# Given instruction A
In the Old Latin text below, condense the paragraph that begins "Old Latin is thought to have had a strong stress" while keeping its main facts.
══════════
Some differences between old and classical Latin were of spelling only; pronunciation is thought to be essentially the same as in classical Latin:[12]

  • Single for double consonants: Marcelus for Marcellus
  • Double vowels for long vowels: aara for āra
  • q for c before u: pequnia for pecunia
  • c for g: Caius for Gaius

These differences did not necessarily run concurrently with each other and were not universal; that is, c was used for both c and g.

Phonology

Diphthong changes from Old Latin (left) to Classical Latin (right)[13]
Diphthong changes from Old Latin (left) to Classical Latin (right)[13]

Stress

Old Latin is thought to have had a strong stress on the first syllable of a word until about 250 BC. All syllables other than the first were unstressed and were subjected to greater amounts of phonological weakening. Starting around that year, the Classical Latin stress system began to develop. It passed through at least one intermediate stage, found in Plautus, in which the stress occurred on the fourth last syllable in four-syllable words with all short syllables.

Vowels and diphthongs

Most original PIE (Proto-Indo-European) diphthongs were preserved in stressed syllables, including /ai/ (later ae); /ei/ (later ī); /oi/ (later ū, or sometimes oe); /ou/ (from PIE /eu/ and /ou/; later ū).

The Old Latin diphthong ei evolves in stages: ei > ẹ̄ > ī. The intermediate sound ẹ̄ was simply written e but must have been distinct from the normal long vowel ē because ẹ̄ subsequently merged with ī while ē did not. It is generally thought that ẹ̄ was a higher sound than e (e.g. perhaps [eː] vs. [ɛː] during the time when both sounds existed). Even after the original vowel /ei/ had merged with ī, the old spelling ei continued to be used for a while, with the result that ei came to stand for ī and began to be used in the spelling of original occurrences of ī that did not evolve from ei (e.g. in the genitive singular , which is always spelled -i in the oldest inscriptions but later on can be spelled either -i or -ei).
══════════
# Given instruction B
In the records, begin at the line that has "What distance away" and continue to the end of the records. Replace "camera" with "viewer" and write those lines out again, leaving everything else as it is.
══════════
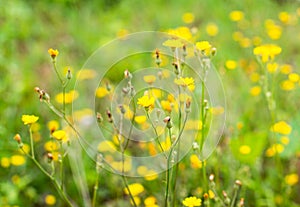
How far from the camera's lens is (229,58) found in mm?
3113

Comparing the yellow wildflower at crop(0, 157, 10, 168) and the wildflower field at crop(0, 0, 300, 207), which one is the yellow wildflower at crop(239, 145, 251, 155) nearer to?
the wildflower field at crop(0, 0, 300, 207)

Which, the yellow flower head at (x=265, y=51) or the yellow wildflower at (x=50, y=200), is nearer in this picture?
the yellow flower head at (x=265, y=51)

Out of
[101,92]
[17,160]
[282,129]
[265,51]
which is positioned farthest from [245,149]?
[17,160]

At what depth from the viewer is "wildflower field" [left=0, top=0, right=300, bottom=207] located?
1.72m

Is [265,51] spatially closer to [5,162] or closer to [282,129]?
[282,129]

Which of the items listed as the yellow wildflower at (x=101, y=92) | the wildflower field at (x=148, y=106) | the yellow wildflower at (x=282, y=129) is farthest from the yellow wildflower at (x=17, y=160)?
the yellow wildflower at (x=282, y=129)

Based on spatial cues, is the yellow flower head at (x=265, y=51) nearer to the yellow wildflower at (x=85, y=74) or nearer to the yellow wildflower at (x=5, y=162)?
the yellow wildflower at (x=5, y=162)

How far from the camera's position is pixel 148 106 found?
1.42 metres

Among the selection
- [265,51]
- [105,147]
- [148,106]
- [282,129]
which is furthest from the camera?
[105,147]

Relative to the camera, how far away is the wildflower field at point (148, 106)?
Answer: 172 centimetres

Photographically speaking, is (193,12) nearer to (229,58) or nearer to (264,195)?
(229,58)

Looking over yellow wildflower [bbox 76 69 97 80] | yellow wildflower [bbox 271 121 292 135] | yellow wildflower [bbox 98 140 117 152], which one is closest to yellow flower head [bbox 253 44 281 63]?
yellow wildflower [bbox 271 121 292 135]

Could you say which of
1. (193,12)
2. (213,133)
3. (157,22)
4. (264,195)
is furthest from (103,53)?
(264,195)

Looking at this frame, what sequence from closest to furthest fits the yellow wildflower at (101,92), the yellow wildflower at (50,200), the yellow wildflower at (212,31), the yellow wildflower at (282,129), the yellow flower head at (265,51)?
1. the yellow flower head at (265,51)
2. the yellow wildflower at (282,129)
3. the yellow wildflower at (50,200)
4. the yellow wildflower at (101,92)
5. the yellow wildflower at (212,31)
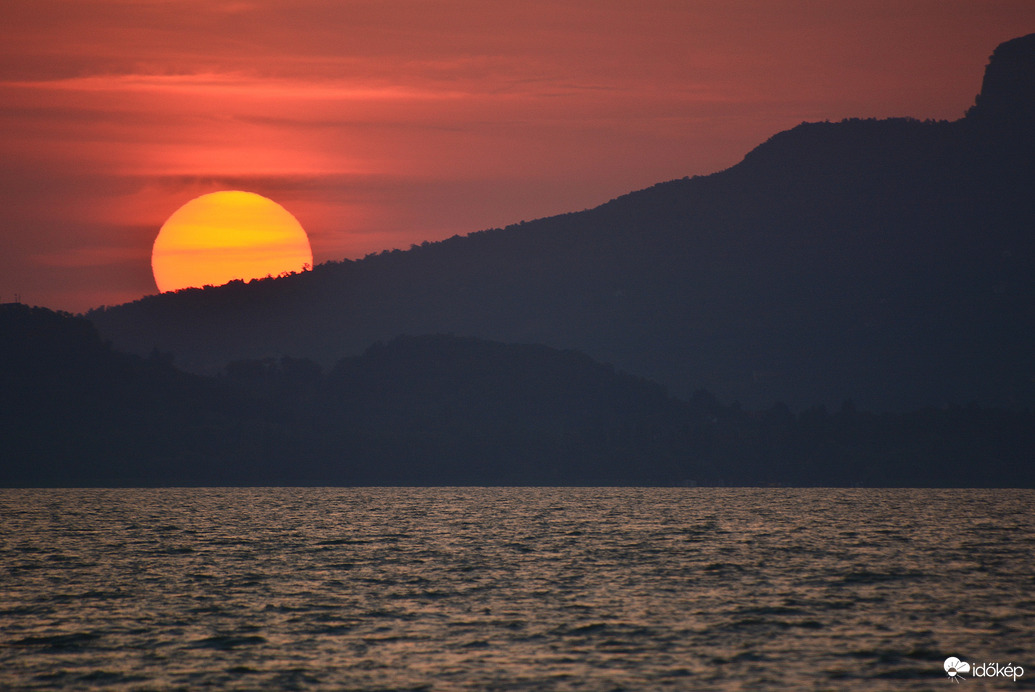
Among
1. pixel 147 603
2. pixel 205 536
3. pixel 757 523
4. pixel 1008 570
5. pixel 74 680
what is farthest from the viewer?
pixel 757 523

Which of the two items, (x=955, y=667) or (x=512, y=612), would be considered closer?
(x=955, y=667)

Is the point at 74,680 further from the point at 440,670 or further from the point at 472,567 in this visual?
the point at 472,567

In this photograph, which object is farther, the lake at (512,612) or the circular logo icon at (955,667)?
the lake at (512,612)

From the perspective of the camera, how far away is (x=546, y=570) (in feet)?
248

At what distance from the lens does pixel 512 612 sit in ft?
182

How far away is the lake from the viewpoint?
134ft

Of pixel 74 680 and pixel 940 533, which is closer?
pixel 74 680

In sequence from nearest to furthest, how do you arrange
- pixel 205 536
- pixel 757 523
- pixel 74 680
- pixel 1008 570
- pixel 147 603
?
pixel 74 680
pixel 147 603
pixel 1008 570
pixel 205 536
pixel 757 523

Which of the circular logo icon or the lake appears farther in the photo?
the lake

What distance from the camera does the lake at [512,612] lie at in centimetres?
4091

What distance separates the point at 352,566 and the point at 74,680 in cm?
3960

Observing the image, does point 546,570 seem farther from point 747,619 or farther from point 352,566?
point 747,619

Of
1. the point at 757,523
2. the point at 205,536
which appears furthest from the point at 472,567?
the point at 757,523

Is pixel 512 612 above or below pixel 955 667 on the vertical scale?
above
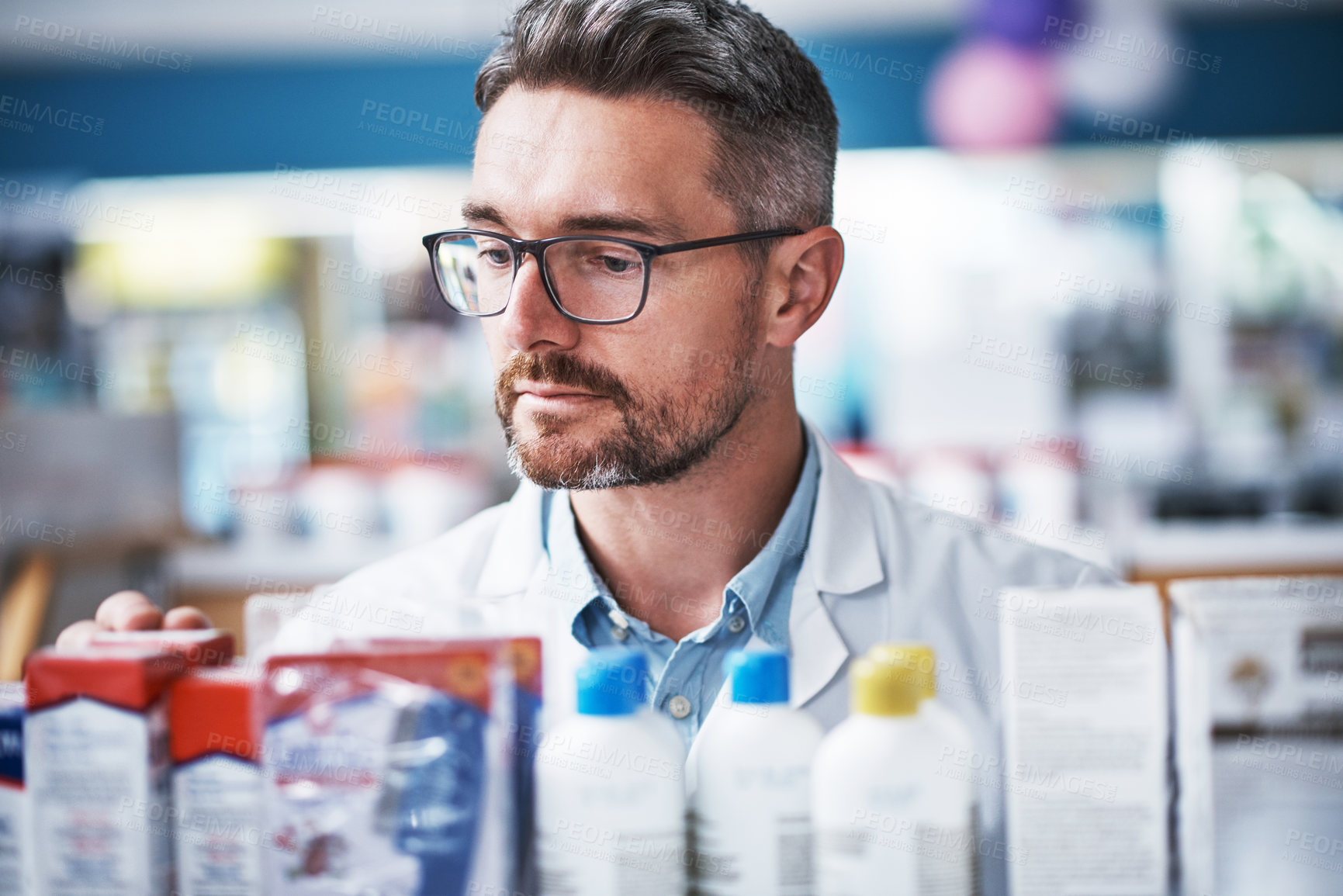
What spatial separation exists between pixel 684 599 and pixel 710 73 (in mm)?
663

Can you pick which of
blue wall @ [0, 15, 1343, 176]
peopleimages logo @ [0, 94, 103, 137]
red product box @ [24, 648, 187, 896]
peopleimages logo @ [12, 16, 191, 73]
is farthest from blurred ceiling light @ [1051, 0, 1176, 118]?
peopleimages logo @ [0, 94, 103, 137]

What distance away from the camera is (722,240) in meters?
1.34

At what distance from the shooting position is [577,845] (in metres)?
0.75

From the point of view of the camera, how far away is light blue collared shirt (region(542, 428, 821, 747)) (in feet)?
══════════
# Exercise output A
Until about 250 BC, Old Latin probably had a strong stress on a word's first syllable. All other syllables were unstressed and weakened more. From around that time the Classical Latin stress system developed. It passed through at least one intermediate stage, found in Plautus, in which four-syllable words with all short syllables were stressed on the fourth-last syllable.

# Exercise output B
What distance away from the viewer is (722,240) in meters?
1.34

At what distance from the shooting position is [577,845] (in metres)?
0.75

From the point of view of the viewer, how far away is light blue collared shirt (region(542, 428, 821, 747)) (in feet)?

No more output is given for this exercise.